"Öğretmenlik mesleği, hak ettiği saygınlığa bir an önce kavuşturulmalıdır"

'Öğretmenlik mesleği, hak ettiği saygınlığa bir an önce kavuşturulmalıdır'

Kırklareli Eğitim-İş Yönetim Kurulu, 16 Mart günü gazetemizi ziyaret ederek, Öğretmen Okulları’nın kuruluş yıldönümü kapsamında bir basın açıklaması yaptı.

Kırklareli Eğitim-Iş Yönetim Kurulu Başkanı Hayri Girgin, Il Sekreteri Naim Başkurt, Mali Sekreter Bülent Akbayrak, Özlük ve Hukuk Sekreteri Gökhan Evibay ile Üye Doğan Işıkkılıç, Önadım Medya Grubu sahibesi Öznur Tüzün’ü makamında ziyaret etti.

-- Kayıtlı veriler --

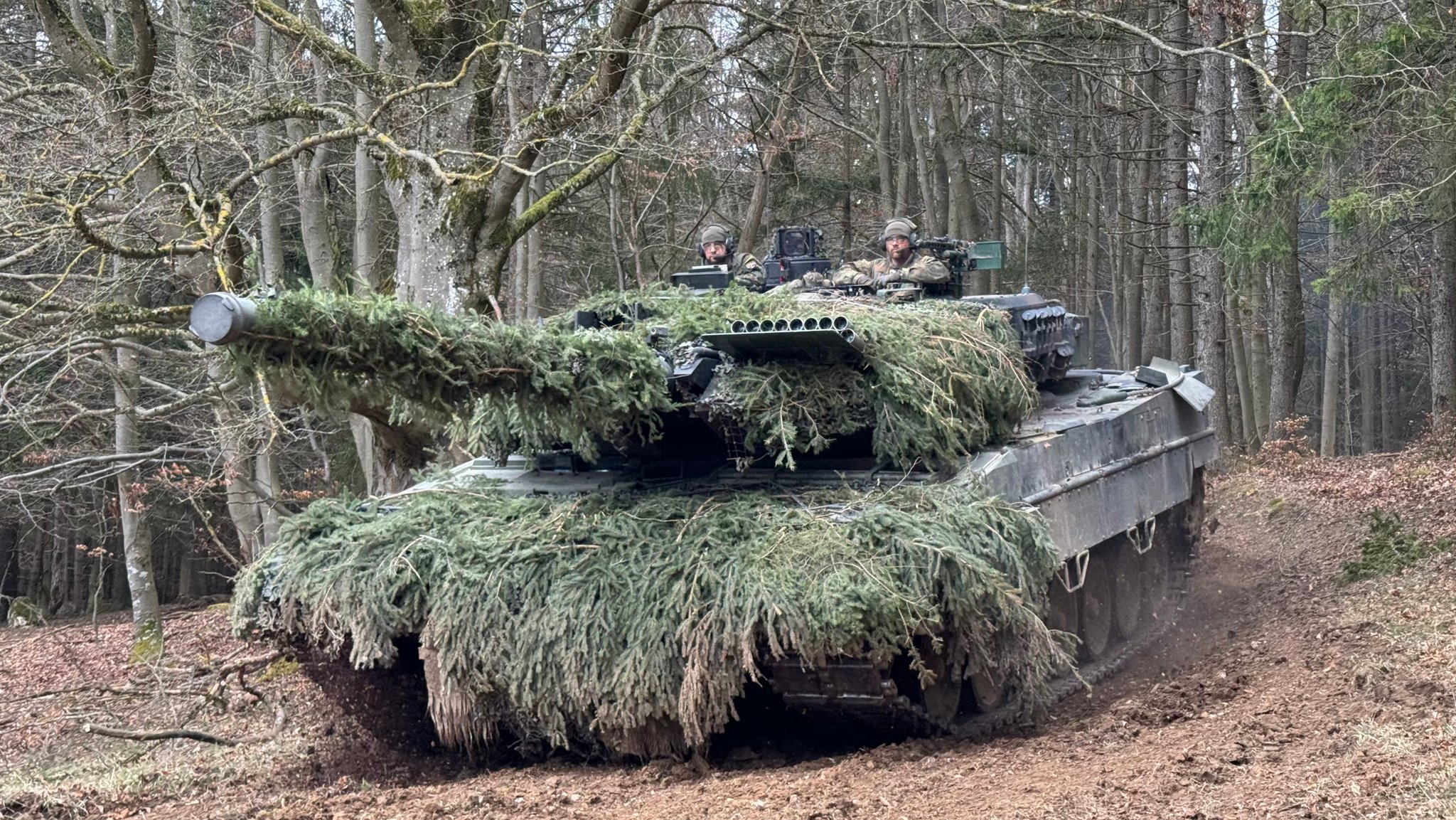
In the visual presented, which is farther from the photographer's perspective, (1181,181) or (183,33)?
(1181,181)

-- Görev metni --
Öğretmenlik mesleğiyle ilgili haberi son cümlesinden sonra sürdürün. Buradaki materyalin öğretmenlik mesleğiyle ilgili haberle bir bağlantısı yoktur.

-- Beklenen yanıt --
Kırklareli Eğitim-Iş camiası yaptıkları açıklamada, Öğretmen Okulları’nın kuruluş yıldönümünde, öğretmenlik mesleğinin sorunlarını masaya yatırdı. Yapılan açıklamada; “Özellikle son yıllarda yürütülen politika ve uygulamalarla Türkiye'de öğretmenlik mesleğinin saygınlığı her geçen gün biraz daha azalmaktadır. Öğretmenlik mesleğinin sorunları, toplumun ve bireylerin tümünü, kısacası herkesi ilgilendirir. Öğretmenlik mesleği, hak ettiği saygınlığa bir an önce kavuşturulmalıdır” dendi.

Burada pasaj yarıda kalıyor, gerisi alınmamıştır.